*Information shown*:
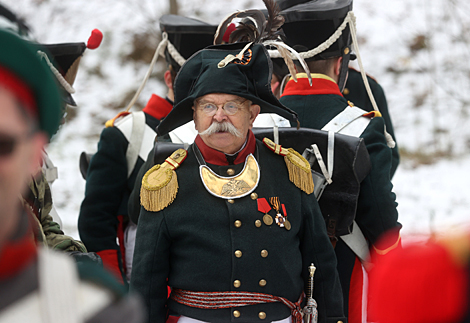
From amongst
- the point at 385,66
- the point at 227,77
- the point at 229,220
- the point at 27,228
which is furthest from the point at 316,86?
the point at 385,66

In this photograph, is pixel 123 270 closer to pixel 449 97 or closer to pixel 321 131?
pixel 321 131

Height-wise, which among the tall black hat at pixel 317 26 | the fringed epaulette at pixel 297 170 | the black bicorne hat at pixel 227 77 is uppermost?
the tall black hat at pixel 317 26

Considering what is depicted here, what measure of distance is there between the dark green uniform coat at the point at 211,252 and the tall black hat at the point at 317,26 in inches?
44.9

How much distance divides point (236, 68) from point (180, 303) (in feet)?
3.33

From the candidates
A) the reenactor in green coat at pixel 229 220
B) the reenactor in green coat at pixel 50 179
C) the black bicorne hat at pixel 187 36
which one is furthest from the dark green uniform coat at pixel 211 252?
the black bicorne hat at pixel 187 36

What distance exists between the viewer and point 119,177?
3.47m

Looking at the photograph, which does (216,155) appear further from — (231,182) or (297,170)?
(297,170)

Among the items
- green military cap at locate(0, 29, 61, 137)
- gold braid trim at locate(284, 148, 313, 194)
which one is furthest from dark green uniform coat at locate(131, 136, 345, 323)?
green military cap at locate(0, 29, 61, 137)

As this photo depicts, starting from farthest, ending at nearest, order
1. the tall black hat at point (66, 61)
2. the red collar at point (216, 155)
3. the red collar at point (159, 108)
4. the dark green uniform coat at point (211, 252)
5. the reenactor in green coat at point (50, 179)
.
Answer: the red collar at point (159, 108) → the tall black hat at point (66, 61) → the red collar at point (216, 155) → the dark green uniform coat at point (211, 252) → the reenactor in green coat at point (50, 179)

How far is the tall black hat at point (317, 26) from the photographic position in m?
3.17

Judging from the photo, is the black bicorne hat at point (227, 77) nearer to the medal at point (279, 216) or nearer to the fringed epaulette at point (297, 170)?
the fringed epaulette at point (297, 170)

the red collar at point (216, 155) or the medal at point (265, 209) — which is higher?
the red collar at point (216, 155)

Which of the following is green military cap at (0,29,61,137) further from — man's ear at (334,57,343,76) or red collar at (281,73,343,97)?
man's ear at (334,57,343,76)

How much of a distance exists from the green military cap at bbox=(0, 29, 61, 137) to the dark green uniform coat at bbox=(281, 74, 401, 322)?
2.11 meters
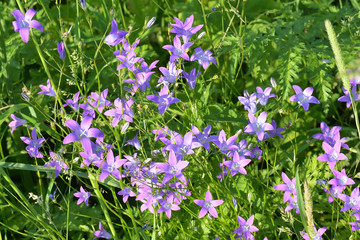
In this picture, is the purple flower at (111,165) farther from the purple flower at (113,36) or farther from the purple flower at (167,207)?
the purple flower at (113,36)

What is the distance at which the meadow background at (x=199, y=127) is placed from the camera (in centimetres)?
204

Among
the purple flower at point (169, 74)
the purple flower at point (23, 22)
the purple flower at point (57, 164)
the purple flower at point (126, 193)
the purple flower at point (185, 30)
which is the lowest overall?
the purple flower at point (126, 193)

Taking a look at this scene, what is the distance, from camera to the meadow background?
2.04 meters

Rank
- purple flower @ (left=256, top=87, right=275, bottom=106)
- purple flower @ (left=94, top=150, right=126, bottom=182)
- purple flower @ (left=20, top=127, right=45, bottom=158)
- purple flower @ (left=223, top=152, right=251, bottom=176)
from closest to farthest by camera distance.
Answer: purple flower @ (left=94, top=150, right=126, bottom=182)
purple flower @ (left=223, top=152, right=251, bottom=176)
purple flower @ (left=20, top=127, right=45, bottom=158)
purple flower @ (left=256, top=87, right=275, bottom=106)

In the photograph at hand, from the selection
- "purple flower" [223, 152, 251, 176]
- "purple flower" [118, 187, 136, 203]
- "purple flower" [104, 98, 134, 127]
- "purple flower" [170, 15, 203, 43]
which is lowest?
"purple flower" [118, 187, 136, 203]

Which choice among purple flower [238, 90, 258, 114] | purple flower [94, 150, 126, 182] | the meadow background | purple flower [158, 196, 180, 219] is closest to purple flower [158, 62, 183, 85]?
the meadow background

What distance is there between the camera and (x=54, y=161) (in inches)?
82.4

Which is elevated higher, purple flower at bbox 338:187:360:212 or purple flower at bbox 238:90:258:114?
purple flower at bbox 238:90:258:114

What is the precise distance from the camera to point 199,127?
2205 millimetres

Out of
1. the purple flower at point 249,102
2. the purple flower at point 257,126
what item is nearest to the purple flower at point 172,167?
the purple flower at point 257,126

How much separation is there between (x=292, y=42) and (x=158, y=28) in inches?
51.4

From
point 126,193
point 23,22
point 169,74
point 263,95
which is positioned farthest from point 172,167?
point 23,22

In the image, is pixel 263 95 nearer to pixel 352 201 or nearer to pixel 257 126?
pixel 257 126

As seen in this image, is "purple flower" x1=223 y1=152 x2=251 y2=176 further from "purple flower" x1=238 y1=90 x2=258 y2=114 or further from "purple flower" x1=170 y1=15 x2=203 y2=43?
"purple flower" x1=170 y1=15 x2=203 y2=43
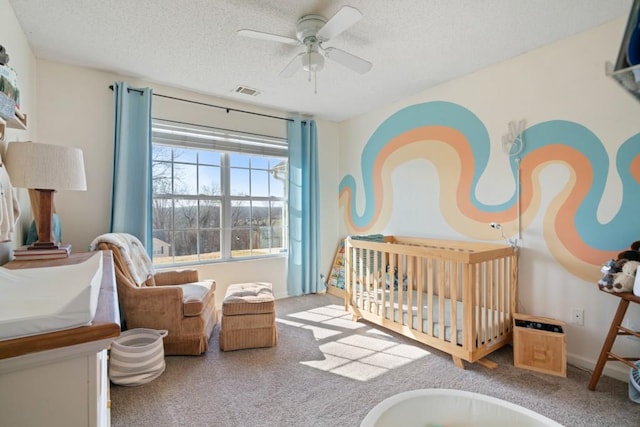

*What is asked*: Convert the part that opens with the line containing "Among the items" and closes with the line containing "Answer: the red" into a Markdown table with the columns Row and Line, numbering each line and omitting blank lines.

*Answer to this problem*:
| Row | Line |
|---|---|
| 1 | Among the items |
| 2 | - green military cap at locate(0, 29, 61, 137) |
| 3 | - gold braid trim at locate(284, 148, 313, 194) |
| 4 | which one is furthest from dark green uniform coat at locate(131, 136, 345, 323)? |
| 5 | green military cap at locate(0, 29, 61, 137) |
| 6 | As this photo depicts, starting from farthest, ending at nearest, order |
| 7 | 1. the tall black hat at point (66, 61) |
| 8 | 2. the red collar at point (216, 155) |
| 9 | 3. the red collar at point (159, 108) |
| 10 | 4. the dark green uniform coat at point (211, 252) |
| 11 | 5. the reenactor in green coat at point (50, 179) |
| 12 | . |
| 13 | Answer: the red collar at point (159, 108) → the tall black hat at point (66, 61) → the red collar at point (216, 155) → the dark green uniform coat at point (211, 252) → the reenactor in green coat at point (50, 179) |